Пекарский раскланялся и вышел. Я от двери вдруг вернулся назад.
— М<ария> В<асильевна>, вы сердитесь на меня за свистки?
— Ах… разве я… Но Ал<ександр> Ал<ександрович>!.. он действительно рассержен. Ах, Альв<иан> Ал<ександрович>, зачем вы сделали это?
Я упрямо смотрел в сад.
— Зачем! разве я знаю?
— Альв<иан> Ал<ександрович>!.. и неужели все… все было обман!
Эти слова вырвались у нее стоном. После смерти своего маленького сына она нашла утешение в спиритизме и теперь жила только им. Я обернулся к ней.
— Все было обман. О! подумайте, чего это стоило. Не мне, конечно! — я привык к разным мерзостям — но ей! Ее чистая душа… о, как она страдала. Изо дня в день, из году в год!
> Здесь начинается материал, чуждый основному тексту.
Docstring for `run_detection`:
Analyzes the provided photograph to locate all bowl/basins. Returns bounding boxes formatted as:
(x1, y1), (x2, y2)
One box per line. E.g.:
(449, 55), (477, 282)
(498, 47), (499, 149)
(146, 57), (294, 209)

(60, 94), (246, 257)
— Из году в год, — машинально повторила М<ария> В<асильевна>.
— Да. Я говорю вам, потому что все равно скажут другие. Слишком многие знали… М<ария> Вас<ильевна>! но не будем дурно говорить о ней… она не была виновата.
В первый раз после известия о смерти Нины у меня нашлись слезы. Я бросился на колени перед М<арией> В<асильевной> и в слезах положил ей голову на колена.
— Ведь я любил ее, М<ария> В<асильевна>! и она любила меня.
М<ария> В<асильевна> плакала со мной и тихо гладила мои волоса. Но раздался свисток; медлить было нельзя. Я бросился прочь.